* [Aufgabe]: Gib den Teil der Serienkritik zwischen „Die interessante, wortwitzige“ und „zweite Staffel anknüpft.“, beide Stellen eingeschlossen, wortgetreu wieder.

* [Vorliegender Text]:
- - - -

Diplomatische Beziehungen
Kate Wyler (Keri Russel) packt gerade ihren Koffer für die anstehende Reise nach Afghanistan, als sie einen Anruf aus dem Weißen Haus bekommt. Die langjährige, erfahrene Mitarbeiterin des Auswärtigen Dienstes sollte eigentlich Botschafterin in Kabul werden, doch der Präsident hat sie unerwartet für einen anderen Botschaftsposten im Auge: London. Einige Stunden zuvor wurde ein britisches Militärschiff vor der iranischen Küste attackiert, eine fähige Diplomatin sei in England nun zwingend notwendig. Widerwillig macht sich Kate mir ihrem Mann Hal (Rufus Sewell), Botschafter a.D., auf den Weg.
Während der britische Botschaftsposten regulär von prestigeträchtigen Persönlichkeiten bekleidet wird, tut sich Kate, die zuvor hauptsächlich im Nahen Osten tätig war, zunächst mit den zeremoniellen Aspekten vor Ort schwer, gerät aber alsbald ins Zentrum einer diplomatischen Krise, die zusehends in einen kriegerischen Konflikt auszuarten droht.
Showrunnerin Debora Cahn, die ihre Karriere als Autorin der beliebten Polit-Serie „The West Wing“ begann, siedelt „Diplomatische Beziehungen“ in der unmittelbaren Gegenwart zwischen dem katastrophalen Afghanistan-Rückzug und dem russischen Angriffskrieg an. Im Fokus stehen die politischen Unwägbar- wie auch Eitelkeiten, mit denen sich Kate und ihr kompetenter Mitarbeiterstab auseinandersetzen. Dabei präsentiert sich die diplomatische Arbeit, gerade im Lichte der immer wieder aufkeimenden Ehekrise der Wylers, immer mehr als diffizile, emotionale Beziehungsarbeit, derweil sich die aufopferungsvollen Staatsdiener gegen die egomanischen Narzisse in der Berufspolitik durchsetzen müssen.
Die interessante, wortwitzige Erzählung wird gerade jedoch zum Ende hin einer immer reißerischeren Inszenierung geopfert, die Politik dann doch wieder zum unheilvollen Spektakel degradiert und in einem klischierten Cliffhanger mündet. Man darf gespannt sein, wie die zweite Staffel anknüpft.

- - - -

* [Erfasste Daten]:
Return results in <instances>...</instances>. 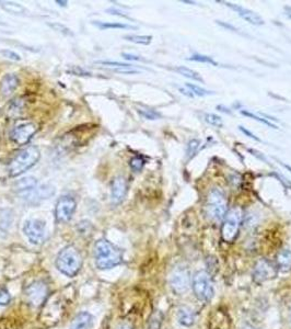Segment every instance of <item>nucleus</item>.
<instances>
[{
	"label": "nucleus",
	"instance_id": "f257e3e1",
	"mask_svg": "<svg viewBox=\"0 0 291 329\" xmlns=\"http://www.w3.org/2000/svg\"><path fill=\"white\" fill-rule=\"evenodd\" d=\"M94 257L96 267L100 270L111 269L123 262V254L121 249L106 240H100L96 242Z\"/></svg>",
	"mask_w": 291,
	"mask_h": 329
},
{
	"label": "nucleus",
	"instance_id": "f03ea898",
	"mask_svg": "<svg viewBox=\"0 0 291 329\" xmlns=\"http://www.w3.org/2000/svg\"><path fill=\"white\" fill-rule=\"evenodd\" d=\"M41 157V153L36 146H29L19 152L8 166L10 177H19L33 167Z\"/></svg>",
	"mask_w": 291,
	"mask_h": 329
},
{
	"label": "nucleus",
	"instance_id": "7ed1b4c3",
	"mask_svg": "<svg viewBox=\"0 0 291 329\" xmlns=\"http://www.w3.org/2000/svg\"><path fill=\"white\" fill-rule=\"evenodd\" d=\"M81 266L82 257L74 246L65 247L57 256L56 267L65 275L75 276L80 271Z\"/></svg>",
	"mask_w": 291,
	"mask_h": 329
},
{
	"label": "nucleus",
	"instance_id": "20e7f679",
	"mask_svg": "<svg viewBox=\"0 0 291 329\" xmlns=\"http://www.w3.org/2000/svg\"><path fill=\"white\" fill-rule=\"evenodd\" d=\"M206 215L213 222H220L224 218L228 212V202L224 192L219 188H212L205 205Z\"/></svg>",
	"mask_w": 291,
	"mask_h": 329
},
{
	"label": "nucleus",
	"instance_id": "39448f33",
	"mask_svg": "<svg viewBox=\"0 0 291 329\" xmlns=\"http://www.w3.org/2000/svg\"><path fill=\"white\" fill-rule=\"evenodd\" d=\"M192 288L196 298L202 302H210L215 294L210 274L205 270H199L192 278Z\"/></svg>",
	"mask_w": 291,
	"mask_h": 329
},
{
	"label": "nucleus",
	"instance_id": "423d86ee",
	"mask_svg": "<svg viewBox=\"0 0 291 329\" xmlns=\"http://www.w3.org/2000/svg\"><path fill=\"white\" fill-rule=\"evenodd\" d=\"M242 218L243 213L239 206L232 208L227 212V214H225L223 218L221 227V236L224 242L232 243L236 240L239 234V229H240Z\"/></svg>",
	"mask_w": 291,
	"mask_h": 329
},
{
	"label": "nucleus",
	"instance_id": "0eeeda50",
	"mask_svg": "<svg viewBox=\"0 0 291 329\" xmlns=\"http://www.w3.org/2000/svg\"><path fill=\"white\" fill-rule=\"evenodd\" d=\"M192 285L190 270L185 267H178L170 275V286L174 293L182 295L189 291Z\"/></svg>",
	"mask_w": 291,
	"mask_h": 329
},
{
	"label": "nucleus",
	"instance_id": "6e6552de",
	"mask_svg": "<svg viewBox=\"0 0 291 329\" xmlns=\"http://www.w3.org/2000/svg\"><path fill=\"white\" fill-rule=\"evenodd\" d=\"M24 295L31 306L38 307L43 304L48 296V287L43 281H35L27 287Z\"/></svg>",
	"mask_w": 291,
	"mask_h": 329
},
{
	"label": "nucleus",
	"instance_id": "1a4fd4ad",
	"mask_svg": "<svg viewBox=\"0 0 291 329\" xmlns=\"http://www.w3.org/2000/svg\"><path fill=\"white\" fill-rule=\"evenodd\" d=\"M23 233L28 237L31 244L41 245L46 238V227L41 219H29L24 223Z\"/></svg>",
	"mask_w": 291,
	"mask_h": 329
},
{
	"label": "nucleus",
	"instance_id": "9d476101",
	"mask_svg": "<svg viewBox=\"0 0 291 329\" xmlns=\"http://www.w3.org/2000/svg\"><path fill=\"white\" fill-rule=\"evenodd\" d=\"M37 132V125L33 122H24L12 128L10 138L17 145H25L34 136Z\"/></svg>",
	"mask_w": 291,
	"mask_h": 329
},
{
	"label": "nucleus",
	"instance_id": "9b49d317",
	"mask_svg": "<svg viewBox=\"0 0 291 329\" xmlns=\"http://www.w3.org/2000/svg\"><path fill=\"white\" fill-rule=\"evenodd\" d=\"M77 208L76 200L70 196H63L56 203L55 217L60 223H67L73 217Z\"/></svg>",
	"mask_w": 291,
	"mask_h": 329
},
{
	"label": "nucleus",
	"instance_id": "f8f14e48",
	"mask_svg": "<svg viewBox=\"0 0 291 329\" xmlns=\"http://www.w3.org/2000/svg\"><path fill=\"white\" fill-rule=\"evenodd\" d=\"M55 189L54 186L49 184H43V185H37L34 189L30 191L20 193V198L23 200L25 203L29 204H38L41 203L44 200L49 199L51 196H54Z\"/></svg>",
	"mask_w": 291,
	"mask_h": 329
},
{
	"label": "nucleus",
	"instance_id": "ddd939ff",
	"mask_svg": "<svg viewBox=\"0 0 291 329\" xmlns=\"http://www.w3.org/2000/svg\"><path fill=\"white\" fill-rule=\"evenodd\" d=\"M277 268L268 259L258 260L253 269V279L256 283H263L275 279L277 275Z\"/></svg>",
	"mask_w": 291,
	"mask_h": 329
},
{
	"label": "nucleus",
	"instance_id": "4468645a",
	"mask_svg": "<svg viewBox=\"0 0 291 329\" xmlns=\"http://www.w3.org/2000/svg\"><path fill=\"white\" fill-rule=\"evenodd\" d=\"M218 3L227 6V7L230 8L231 10L236 11L237 14L243 19V20H245L251 24H253V25H263L264 24L263 18L261 16H258L257 14H255L254 11H252L248 8H244V7H242V6L237 5V4H232V3H228V2H218Z\"/></svg>",
	"mask_w": 291,
	"mask_h": 329
},
{
	"label": "nucleus",
	"instance_id": "2eb2a0df",
	"mask_svg": "<svg viewBox=\"0 0 291 329\" xmlns=\"http://www.w3.org/2000/svg\"><path fill=\"white\" fill-rule=\"evenodd\" d=\"M127 193V181L124 177L118 176L113 179L111 184V201L112 204H121L126 197Z\"/></svg>",
	"mask_w": 291,
	"mask_h": 329
},
{
	"label": "nucleus",
	"instance_id": "dca6fc26",
	"mask_svg": "<svg viewBox=\"0 0 291 329\" xmlns=\"http://www.w3.org/2000/svg\"><path fill=\"white\" fill-rule=\"evenodd\" d=\"M19 85V79L15 74H7L0 82V90L4 96H9L15 91Z\"/></svg>",
	"mask_w": 291,
	"mask_h": 329
},
{
	"label": "nucleus",
	"instance_id": "f3484780",
	"mask_svg": "<svg viewBox=\"0 0 291 329\" xmlns=\"http://www.w3.org/2000/svg\"><path fill=\"white\" fill-rule=\"evenodd\" d=\"M275 266L280 272H289L291 270V251L281 250L276 257Z\"/></svg>",
	"mask_w": 291,
	"mask_h": 329
},
{
	"label": "nucleus",
	"instance_id": "a211bd4d",
	"mask_svg": "<svg viewBox=\"0 0 291 329\" xmlns=\"http://www.w3.org/2000/svg\"><path fill=\"white\" fill-rule=\"evenodd\" d=\"M93 317L91 314L87 312H81L75 317L70 329H90L92 326Z\"/></svg>",
	"mask_w": 291,
	"mask_h": 329
},
{
	"label": "nucleus",
	"instance_id": "6ab92c4d",
	"mask_svg": "<svg viewBox=\"0 0 291 329\" xmlns=\"http://www.w3.org/2000/svg\"><path fill=\"white\" fill-rule=\"evenodd\" d=\"M178 319L182 326L190 327L195 321V316H194V313L191 308L181 307L178 312Z\"/></svg>",
	"mask_w": 291,
	"mask_h": 329
},
{
	"label": "nucleus",
	"instance_id": "aec40b11",
	"mask_svg": "<svg viewBox=\"0 0 291 329\" xmlns=\"http://www.w3.org/2000/svg\"><path fill=\"white\" fill-rule=\"evenodd\" d=\"M37 185H38V183H37V180L35 178H33V177H25V178L18 180V181L15 184V188H16V190L19 193V195H20V193H23V192H27V191L34 189L35 186H37Z\"/></svg>",
	"mask_w": 291,
	"mask_h": 329
},
{
	"label": "nucleus",
	"instance_id": "412c9836",
	"mask_svg": "<svg viewBox=\"0 0 291 329\" xmlns=\"http://www.w3.org/2000/svg\"><path fill=\"white\" fill-rule=\"evenodd\" d=\"M176 70L180 75H182L183 77H186V78L195 80V81H198V82H204V79L202 78V76H200L197 72H195V70H193V69H191L189 67L180 66V67H177Z\"/></svg>",
	"mask_w": 291,
	"mask_h": 329
},
{
	"label": "nucleus",
	"instance_id": "4be33fe9",
	"mask_svg": "<svg viewBox=\"0 0 291 329\" xmlns=\"http://www.w3.org/2000/svg\"><path fill=\"white\" fill-rule=\"evenodd\" d=\"M200 145H202V142L197 138L191 139L186 146V159L191 160L195 155L199 152Z\"/></svg>",
	"mask_w": 291,
	"mask_h": 329
},
{
	"label": "nucleus",
	"instance_id": "5701e85b",
	"mask_svg": "<svg viewBox=\"0 0 291 329\" xmlns=\"http://www.w3.org/2000/svg\"><path fill=\"white\" fill-rule=\"evenodd\" d=\"M185 87L190 90V91L194 95V97H195V96H197V97H206V96H211V95L215 93L213 91H210V90L204 89V88L199 87L197 85H194V83H191V82H186Z\"/></svg>",
	"mask_w": 291,
	"mask_h": 329
},
{
	"label": "nucleus",
	"instance_id": "b1692460",
	"mask_svg": "<svg viewBox=\"0 0 291 329\" xmlns=\"http://www.w3.org/2000/svg\"><path fill=\"white\" fill-rule=\"evenodd\" d=\"M100 29H136V27L122 22H94Z\"/></svg>",
	"mask_w": 291,
	"mask_h": 329
},
{
	"label": "nucleus",
	"instance_id": "393cba45",
	"mask_svg": "<svg viewBox=\"0 0 291 329\" xmlns=\"http://www.w3.org/2000/svg\"><path fill=\"white\" fill-rule=\"evenodd\" d=\"M241 114H243L244 117H247L249 119H252V120H254V121H257V122H260V123L264 124V125H266L270 128H278L277 125H275L273 122H270L268 121L267 119H264V118H261V117H258V115L254 114V113H252L250 111H247V110H241Z\"/></svg>",
	"mask_w": 291,
	"mask_h": 329
},
{
	"label": "nucleus",
	"instance_id": "a878e982",
	"mask_svg": "<svg viewBox=\"0 0 291 329\" xmlns=\"http://www.w3.org/2000/svg\"><path fill=\"white\" fill-rule=\"evenodd\" d=\"M187 60L191 62H197V63H205V64H209V65L213 66H219V63L216 62L210 56L207 55H202V54H194L191 57H187Z\"/></svg>",
	"mask_w": 291,
	"mask_h": 329
},
{
	"label": "nucleus",
	"instance_id": "bb28decb",
	"mask_svg": "<svg viewBox=\"0 0 291 329\" xmlns=\"http://www.w3.org/2000/svg\"><path fill=\"white\" fill-rule=\"evenodd\" d=\"M0 6H2L5 10L11 12V14H23L25 11V9L21 5L11 3V2H0Z\"/></svg>",
	"mask_w": 291,
	"mask_h": 329
},
{
	"label": "nucleus",
	"instance_id": "cd10ccee",
	"mask_svg": "<svg viewBox=\"0 0 291 329\" xmlns=\"http://www.w3.org/2000/svg\"><path fill=\"white\" fill-rule=\"evenodd\" d=\"M125 40L129 41V42H133L136 44H142V45H148L150 44L152 41V36L150 35H125L124 36Z\"/></svg>",
	"mask_w": 291,
	"mask_h": 329
},
{
	"label": "nucleus",
	"instance_id": "c85d7f7f",
	"mask_svg": "<svg viewBox=\"0 0 291 329\" xmlns=\"http://www.w3.org/2000/svg\"><path fill=\"white\" fill-rule=\"evenodd\" d=\"M162 319H163L162 313L159 311L154 312L151 315L149 322H148V329H160L161 324H162Z\"/></svg>",
	"mask_w": 291,
	"mask_h": 329
},
{
	"label": "nucleus",
	"instance_id": "c756f323",
	"mask_svg": "<svg viewBox=\"0 0 291 329\" xmlns=\"http://www.w3.org/2000/svg\"><path fill=\"white\" fill-rule=\"evenodd\" d=\"M204 119H205V121L207 122V123L212 125V126H215V127L221 128L223 126L222 119L219 117V115L215 114V113H206L204 115Z\"/></svg>",
	"mask_w": 291,
	"mask_h": 329
},
{
	"label": "nucleus",
	"instance_id": "7c9ffc66",
	"mask_svg": "<svg viewBox=\"0 0 291 329\" xmlns=\"http://www.w3.org/2000/svg\"><path fill=\"white\" fill-rule=\"evenodd\" d=\"M138 113L147 120H158L161 118V114L152 109H138Z\"/></svg>",
	"mask_w": 291,
	"mask_h": 329
},
{
	"label": "nucleus",
	"instance_id": "2f4dec72",
	"mask_svg": "<svg viewBox=\"0 0 291 329\" xmlns=\"http://www.w3.org/2000/svg\"><path fill=\"white\" fill-rule=\"evenodd\" d=\"M145 159L142 158L141 156H136V157H133L131 159V161H129V166H131V168L133 171L135 172H139L142 170V168H144V166H145Z\"/></svg>",
	"mask_w": 291,
	"mask_h": 329
},
{
	"label": "nucleus",
	"instance_id": "473e14b6",
	"mask_svg": "<svg viewBox=\"0 0 291 329\" xmlns=\"http://www.w3.org/2000/svg\"><path fill=\"white\" fill-rule=\"evenodd\" d=\"M0 55H3L4 57H6V59H8V60H11V61H21V56L19 55L18 53H16V52L14 51H11V50H3V51H0Z\"/></svg>",
	"mask_w": 291,
	"mask_h": 329
},
{
	"label": "nucleus",
	"instance_id": "72a5a7b5",
	"mask_svg": "<svg viewBox=\"0 0 291 329\" xmlns=\"http://www.w3.org/2000/svg\"><path fill=\"white\" fill-rule=\"evenodd\" d=\"M96 64H101V65H105V66H112V67H118L119 69L123 68H131L133 67L129 64H124V63H119V62H108V61H102V62H96Z\"/></svg>",
	"mask_w": 291,
	"mask_h": 329
},
{
	"label": "nucleus",
	"instance_id": "f704fd0d",
	"mask_svg": "<svg viewBox=\"0 0 291 329\" xmlns=\"http://www.w3.org/2000/svg\"><path fill=\"white\" fill-rule=\"evenodd\" d=\"M11 301V296L7 289L0 288V305H8Z\"/></svg>",
	"mask_w": 291,
	"mask_h": 329
},
{
	"label": "nucleus",
	"instance_id": "c9c22d12",
	"mask_svg": "<svg viewBox=\"0 0 291 329\" xmlns=\"http://www.w3.org/2000/svg\"><path fill=\"white\" fill-rule=\"evenodd\" d=\"M49 27H50V28H53L55 31L62 32V33L66 34V35H73V33H71V32H70V30H69L67 27H65V25H64V24H60V23H53V24H49Z\"/></svg>",
	"mask_w": 291,
	"mask_h": 329
},
{
	"label": "nucleus",
	"instance_id": "e433bc0d",
	"mask_svg": "<svg viewBox=\"0 0 291 329\" xmlns=\"http://www.w3.org/2000/svg\"><path fill=\"white\" fill-rule=\"evenodd\" d=\"M239 130H240L244 135H247L248 137H250V138H252V139H254V140H256V142H262V139H261L260 137L256 136L255 134L252 133L250 130H248V128H245L244 126L240 125V126H239Z\"/></svg>",
	"mask_w": 291,
	"mask_h": 329
},
{
	"label": "nucleus",
	"instance_id": "4c0bfd02",
	"mask_svg": "<svg viewBox=\"0 0 291 329\" xmlns=\"http://www.w3.org/2000/svg\"><path fill=\"white\" fill-rule=\"evenodd\" d=\"M252 155H253V156H255V157H257L258 159H261V160H263L264 161V163H269V161L266 159V157H265L264 156V155L262 154V153H260V152H257V151H255V150H252V148H249V150H248Z\"/></svg>",
	"mask_w": 291,
	"mask_h": 329
},
{
	"label": "nucleus",
	"instance_id": "58836bf2",
	"mask_svg": "<svg viewBox=\"0 0 291 329\" xmlns=\"http://www.w3.org/2000/svg\"><path fill=\"white\" fill-rule=\"evenodd\" d=\"M122 55L127 61H142L141 57L137 56V55H133V54H128V53H123Z\"/></svg>",
	"mask_w": 291,
	"mask_h": 329
},
{
	"label": "nucleus",
	"instance_id": "ea45409f",
	"mask_svg": "<svg viewBox=\"0 0 291 329\" xmlns=\"http://www.w3.org/2000/svg\"><path fill=\"white\" fill-rule=\"evenodd\" d=\"M70 73H73L74 75H90L88 72H86V70H83L81 68H77V67H74L71 70H69Z\"/></svg>",
	"mask_w": 291,
	"mask_h": 329
},
{
	"label": "nucleus",
	"instance_id": "a19ab883",
	"mask_svg": "<svg viewBox=\"0 0 291 329\" xmlns=\"http://www.w3.org/2000/svg\"><path fill=\"white\" fill-rule=\"evenodd\" d=\"M180 91L182 92L184 96H187V97H194V95H193V93L190 91V90L187 89L186 87H184V88H180Z\"/></svg>",
	"mask_w": 291,
	"mask_h": 329
},
{
	"label": "nucleus",
	"instance_id": "79ce46f5",
	"mask_svg": "<svg viewBox=\"0 0 291 329\" xmlns=\"http://www.w3.org/2000/svg\"><path fill=\"white\" fill-rule=\"evenodd\" d=\"M280 164H281V165L284 167V168H286L287 170H289V171L291 172V167H290L289 165H287V164H283V163H280Z\"/></svg>",
	"mask_w": 291,
	"mask_h": 329
},
{
	"label": "nucleus",
	"instance_id": "37998d69",
	"mask_svg": "<svg viewBox=\"0 0 291 329\" xmlns=\"http://www.w3.org/2000/svg\"><path fill=\"white\" fill-rule=\"evenodd\" d=\"M121 329H133V327L131 326V325H123L122 327H121Z\"/></svg>",
	"mask_w": 291,
	"mask_h": 329
},
{
	"label": "nucleus",
	"instance_id": "c03bdc74",
	"mask_svg": "<svg viewBox=\"0 0 291 329\" xmlns=\"http://www.w3.org/2000/svg\"><path fill=\"white\" fill-rule=\"evenodd\" d=\"M57 4H60V6H63V7H65V6H66V2H56Z\"/></svg>",
	"mask_w": 291,
	"mask_h": 329
},
{
	"label": "nucleus",
	"instance_id": "a18cd8bd",
	"mask_svg": "<svg viewBox=\"0 0 291 329\" xmlns=\"http://www.w3.org/2000/svg\"><path fill=\"white\" fill-rule=\"evenodd\" d=\"M244 329H255V328L251 327V326H245V327H244Z\"/></svg>",
	"mask_w": 291,
	"mask_h": 329
},
{
	"label": "nucleus",
	"instance_id": "49530a36",
	"mask_svg": "<svg viewBox=\"0 0 291 329\" xmlns=\"http://www.w3.org/2000/svg\"><path fill=\"white\" fill-rule=\"evenodd\" d=\"M289 18H290V19H291V15H290V16H289Z\"/></svg>",
	"mask_w": 291,
	"mask_h": 329
}]
</instances>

- - - -

* [Antwort]:
Die interessante, wortwitzige Erzählung wird gerade jedoch zum Ende hin einer immer reißerischeren Inszenierung geopfert, die Politik dann doch wieder zum unheilvollen Spektakel degradiert und in einem klischierten Cliffhanger mündet. Man darf gespannt sein, wie die zweite Staffel anknüpft.